About Enterprise Applications

Enterprise applications are web applications that require App Gateway to integrate with Oracle Identity Cloud Service for authentication and authorization purposes.

Enterprise applications work similarly to confidential applications if you configure the Client Configuration and Resource Server Configurations section under OAuth Configuration tab.

To configure an enterprise application to work with App Gateway for authentication and authorization purposes you need to know the following information about your web application:

  • The web application's base URL. For example, if a known URL of your application is http://myapp.internal.example.com:3266/myapp/private/home, then the base URL is http://myapp.internal.example.com:3266.

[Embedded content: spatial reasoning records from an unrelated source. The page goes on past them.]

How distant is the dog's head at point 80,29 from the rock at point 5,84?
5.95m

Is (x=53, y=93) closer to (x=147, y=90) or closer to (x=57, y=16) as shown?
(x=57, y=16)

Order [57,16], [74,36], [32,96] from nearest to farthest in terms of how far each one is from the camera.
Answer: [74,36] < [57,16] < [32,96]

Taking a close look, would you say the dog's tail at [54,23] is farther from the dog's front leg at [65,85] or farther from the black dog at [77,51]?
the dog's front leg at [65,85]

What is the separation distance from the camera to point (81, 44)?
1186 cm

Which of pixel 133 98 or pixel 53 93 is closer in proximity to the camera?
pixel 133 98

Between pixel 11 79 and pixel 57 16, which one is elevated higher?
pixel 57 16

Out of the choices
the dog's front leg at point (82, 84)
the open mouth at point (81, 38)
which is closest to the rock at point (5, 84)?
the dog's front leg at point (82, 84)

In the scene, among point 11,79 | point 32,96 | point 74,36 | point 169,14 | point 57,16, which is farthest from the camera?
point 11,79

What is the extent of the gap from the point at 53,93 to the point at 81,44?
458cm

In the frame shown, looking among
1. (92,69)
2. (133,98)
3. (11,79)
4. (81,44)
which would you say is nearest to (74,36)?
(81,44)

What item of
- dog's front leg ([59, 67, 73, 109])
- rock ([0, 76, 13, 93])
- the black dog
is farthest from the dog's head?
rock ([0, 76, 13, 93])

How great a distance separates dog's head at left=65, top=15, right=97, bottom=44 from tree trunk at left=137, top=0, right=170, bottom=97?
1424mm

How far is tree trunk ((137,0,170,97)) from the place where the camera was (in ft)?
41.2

  • The list of resources of your web application. For example, if your web application exposes the following URLs: functionalities A to Z in the following format /myapp/private/funcA to /myapp/private/funcZ, a home page /myapp/private/home, a logout URL /myapp/logout, an about page myapp/public/about, and an index page /myapp/index, then the list of all resources of your web application is:

    • URLs from /myapp/private/funcA to /myapp/private/funcZ
    • /myapp/private/home
    • /myapp/logout
    • /myapp/public/about
    • /myapp/index
  • For each resource, define which resources require the user to be authenticated, which don't require user authentication, and which resource represents the log out action. Below are examples of authenticated and non-authenticated resources:

    • Resources from /myapp/private/funcA to /myapp/private/funcZ, and /myapp/private/home require the user to be authenticated.
    • /myapp/logout logs the user out.
    • Both myapp/public/about and /myapp/index are public resources and don't require the user to be authenticated.
  • For each resource, define who can access which resource and which HTTP Method will be allowed or denied access. For example, you can define that all members of group Employees are allowed access to make GET and POST HTTP requests to resource /myapp/private/home, only members of group MyGroupA can access /myapp/private/funcA, and only users accessing from within network perimeter IntranetIPs can access resources from /myapp/private/funcB to /myapp/private/funcZ.

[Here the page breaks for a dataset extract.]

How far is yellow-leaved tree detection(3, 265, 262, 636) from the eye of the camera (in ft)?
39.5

  • Identify URL patterns that apply to your list of resources. In the previous example, the URL pattern /myapp/private/.* matches all the application's functionality URLs and the home page URL. All these URLs may require the same kind of authentication.

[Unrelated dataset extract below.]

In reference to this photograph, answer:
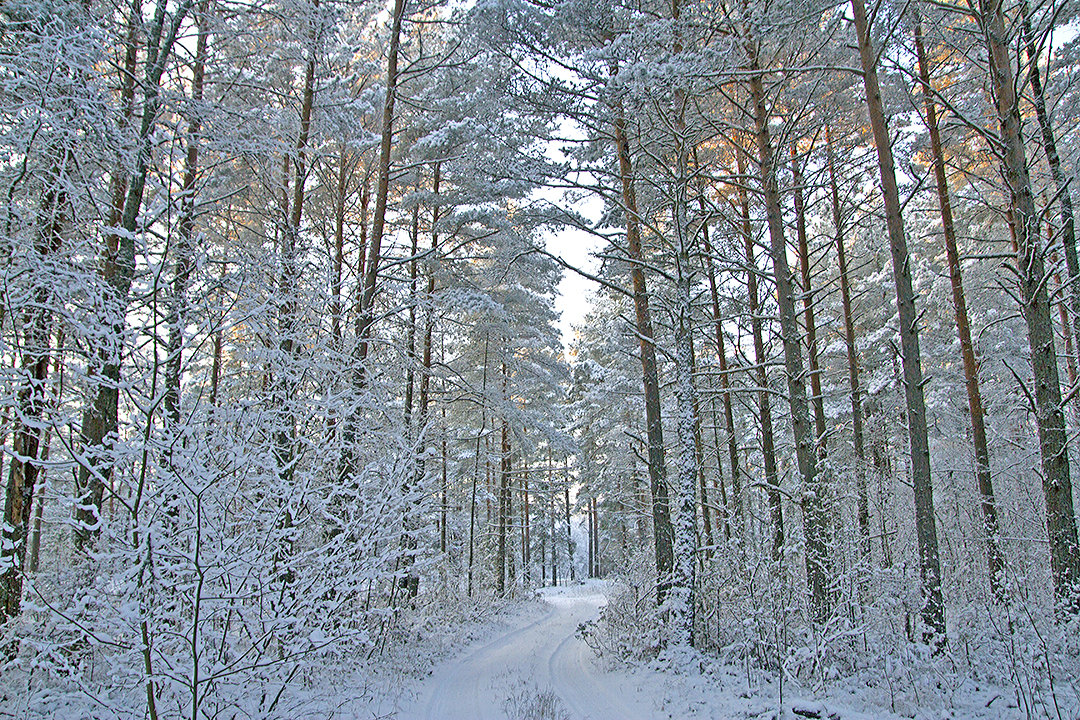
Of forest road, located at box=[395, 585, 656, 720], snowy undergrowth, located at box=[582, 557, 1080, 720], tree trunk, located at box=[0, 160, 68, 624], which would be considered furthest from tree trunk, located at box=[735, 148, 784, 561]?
tree trunk, located at box=[0, 160, 68, 624]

About the Relationship Between Oracle Identity Cloud Service and Applications

In Oracle Identity Cloud Service, each custom application is represented by an application template. This configuration template is used to define the identity, access, and configuration information that Oracle Identity Cloud Service requires to communicate with the application.

When you purchase an Oracle application, an instance of the application is created in your identity domain and appears in the Oracle Cloud Services page automatically.

For a custom application, you must configure Oracle Identity Cloud Service so that it can communicate with the application. You use an application wizard to create a custom application. By doing so, in your identity domain, you add the information that Oracle Identity Cloud Service uses to communicate with the application. See Add Applications. Custom applications are shown in the Applications page.

You can use Oracle Identity Cloud Service to grant users access to applications in two ways:

  • Directly: Assigning users to the applications

  • Indirectly: Assigning groups to the applications. Any users who are members of the groups are granted access to the applications.

In addition to granting users and groups access to Oracle applications, you can grant users and groups access to entitlements within applications. For example, you use Oracle Identity Cloud Service to grant John Doe and Jane Doe access to Oracle Java Cloud Service. You want John Doe to have administrator privileges for Oracle Java Cloud Service, but Jane Doe to have only user privileges.

Each entitlement in an Oracle application is represented by an application role. So by assigning John Doe to the application administrator role of Oracle Java Cloud Service, he can access this Oracle Cloud service and he can function as an administrator within it.